← Back to context

Comment by evan_a_a

20 hours ago

This is a literary device. The article continues to explain why this isn’t a simple problem, and it’s clear from the conclusion that the author understands the complexity.

>But it’s good to be reminded that we know a lot less about the world than we think. Much of our thinking about the world runs on a statistical edifice of extraordinary complexity, in which raw numbers—like population counts, but also many others—are only the most basic inputs. Thinking about the actual construction of these numbers is important, because it encourages us to have a healthy degree of epistemic humility about the world: we really know much less than we think.

As someone who reads epistemology for fun. Its so much worse than you know.

Everything is basically a theory only judged on predictive capabilities. Even the idea that Earth is not at the center of the solar system is a judgement call of what we define as the solar system and center.

The math is simpler sure, but its arbitrary how we define our systems.

  • I remember a lot of pop sci being centered around "elegance", looking for simple models that are broadly predictive. Newton, Galileo, Einstein, Darwin. Feels like people are leaning the other way now, and seeing reality as messy, uncertain, and multifaceted.

    • A case study of myself as an overeager math student:

      I used to focus so much on finding "elegant" proofs of things, especially geometric proofs. I'd construct elaborate diagrams to find an intuitive explanation, sometimes disregarding gaps in logic.

      Then I gave up, and now I appreciate the brutal pragmatism of using Euler's formula for anything trigonometry-related. It's not a very elegant method, if accounting for the large quantity of rote intermediate work produced, but it's far more effective and straightforward for dealing with messy trig problems.

  • Just cause knowledge can be reduced to predictive capabilities and judgement calls does not mean systems are defined arbitrarily. Everything is defined as to its relative function in/to society and our material endeavors and the social forces that limit or expand on areas of these systems.

    First we have to live. That has implications; it's the base for all knowledge.

    Knowledge is developing all the time and can be uncertain, sure, but the foundations aren't arbitrary.

    You are doing an idealism.

  • You lost me with your example. What could the word center mean if the thing that all the other things orbit around in the solar system is not referred to as being in the center?

    • Orbits are influenced by gravity and momentum and are always changing as the objects pull on each other and are pulled on. It only appears to be stable because the scale is so immense and our lives are so short in comparison.

    • They orbit the earth in a different shape that is more complex than an ellipse.

      For further reading, I like Early Wittgenstein, but warning, he is a meme for a reason, you will only understand 10%...
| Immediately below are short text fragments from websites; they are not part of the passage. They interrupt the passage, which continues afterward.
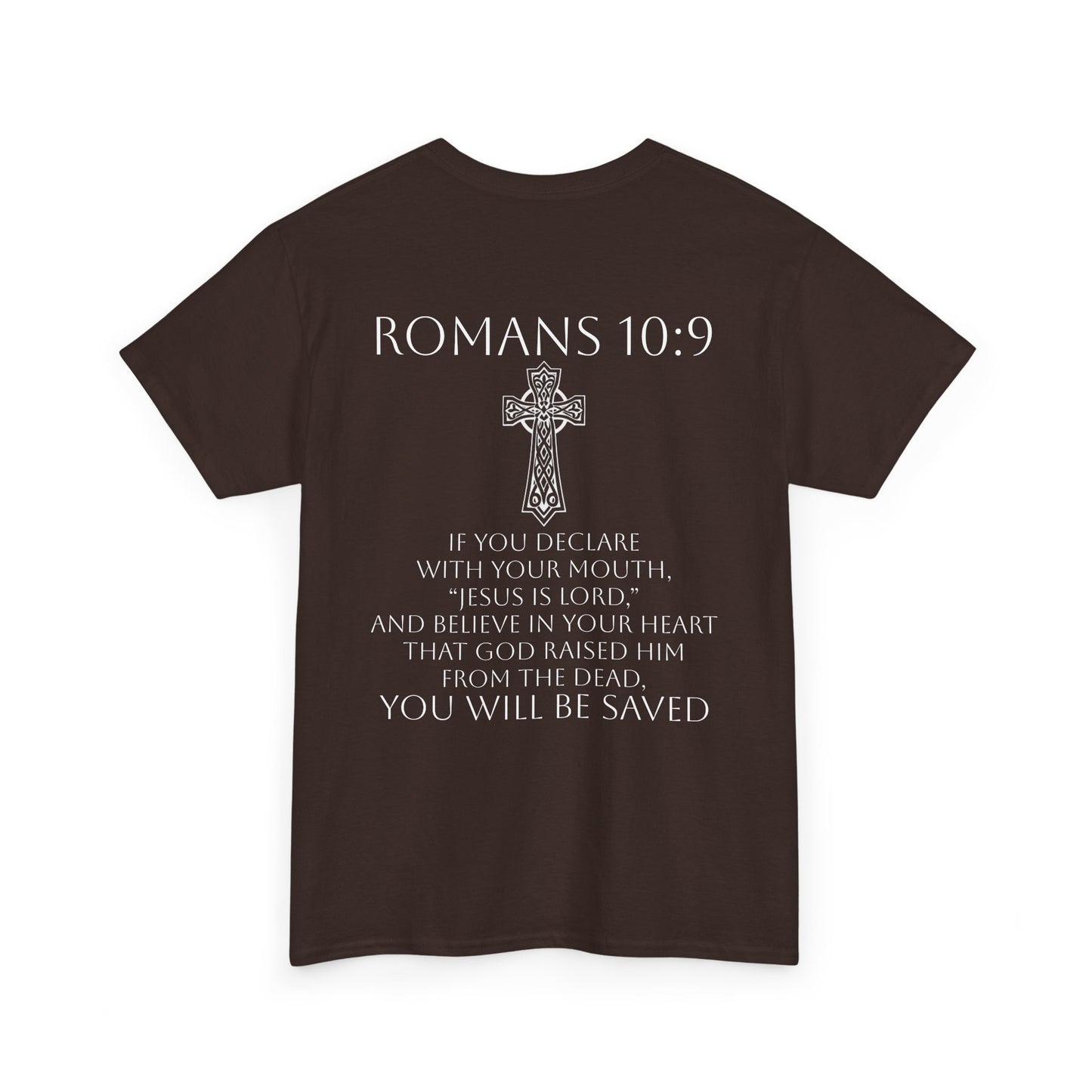 Women's Jesus is Lord Christian T-Shirt – Modern Cross Design (White Lettering)
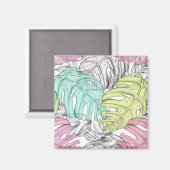 Aimant Feuilles tropicaux (Recto/Verso)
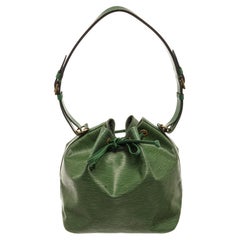 Louis Vuitton Green Epi Leather Noe PM Bucket Bag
      Imagine we have a table with black and white splotches. We could use a square fishnet with a fine enough resolution to accurately describe it. But why use a square fishnet? Why not use hexagons? They both can accurately describe it with a fine enough resolution.
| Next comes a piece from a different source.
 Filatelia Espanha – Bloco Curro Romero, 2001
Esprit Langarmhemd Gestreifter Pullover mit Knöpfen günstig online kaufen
      All of science is built on this first step of choosing (squares or hexagons).

      Maybe something easier than Wittgenstein, there is Waltz Theory of International Politics, specifically chapter 1. But that is more practical/applied than metaphysical. I find this a difficult topic to recommend a wikipedia article, as they are too specific to each type of knowledge and don't explain the general topic. Even the general topic gets a bit lost in the weeds. Maybe Karl Popper too.

      2 replies →

I tried to check a list of literary devices (Wikipedia) and couldn't exactly map to a specific category - would be interesting to know if there such a category.

The problem I have with this literary device is that I think it works if most / many questions would fit it then he would go to disapprove it. Using it, for me, kind of indirectly reinforces the idea that "there are many simple answers". Which I came to loathe as it is pushed again and again due to social media. Everything is "clear", "simple", "everybody knows better", "everybody did their research".
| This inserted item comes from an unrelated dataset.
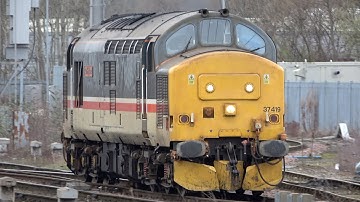 37419 Carl Haviland joins the Carlisle Freight Variety  01 & 03 March 23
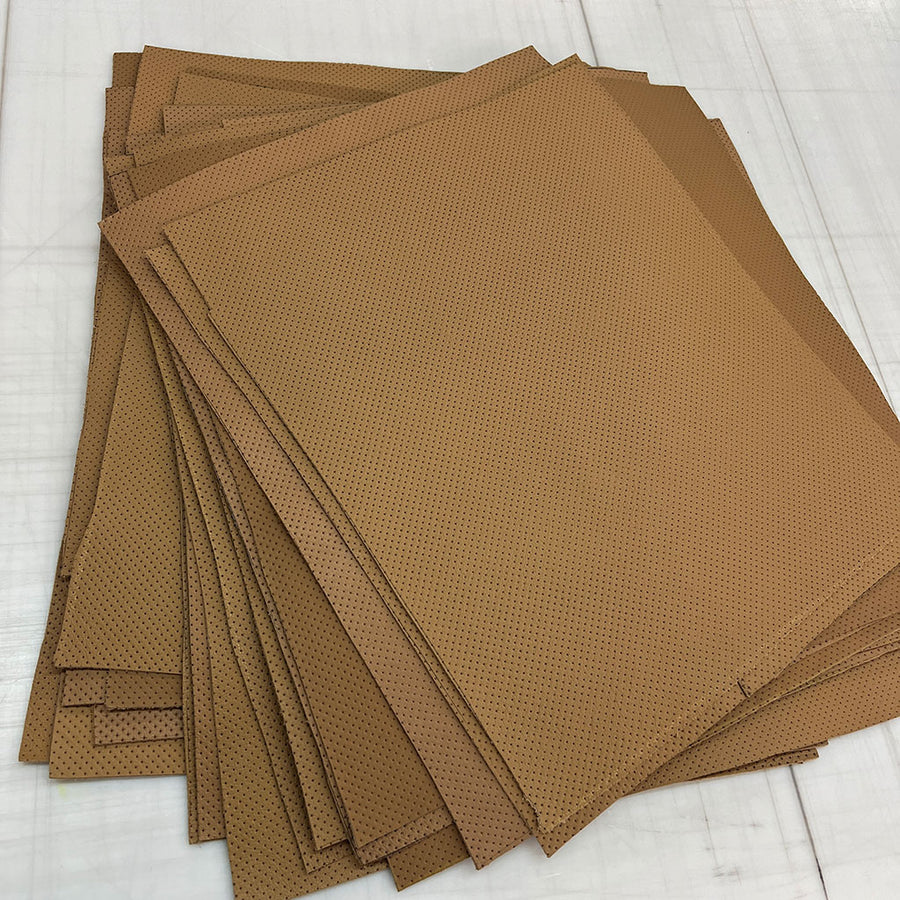 Mercedes Benz Seat Insert Repair Panels - Tan  - Relicate Leather Automotive Interior Upholstery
How did this literal device make you feel? Interested? Curious? Bored? When I read it my initial instinct was "no, it's definitely not simple, so if that's what are you going to explain me, I will not bother".

  • The list of literary devices on Wikipedia is a tiny subset of the list of literary devices in reality. Although in this case it is a well-documented one: it's just a rhetorical question.

    anyway it is just a writing style. if you don't like it, fine. If you can't parse it, well, now you can.

  • I didn't feel much at all. It's simply a rhetorical question which sets up the explicit claim being made in the title of the article. The structure is quite clear if you account for the entire text which I'm sure the author intended. Do you mean to assert that reasoning through the Socratic tradition is something to loathe and push against? In other words, you are leaning on a lot of ancillary personal concerns which I don't believe the author earned.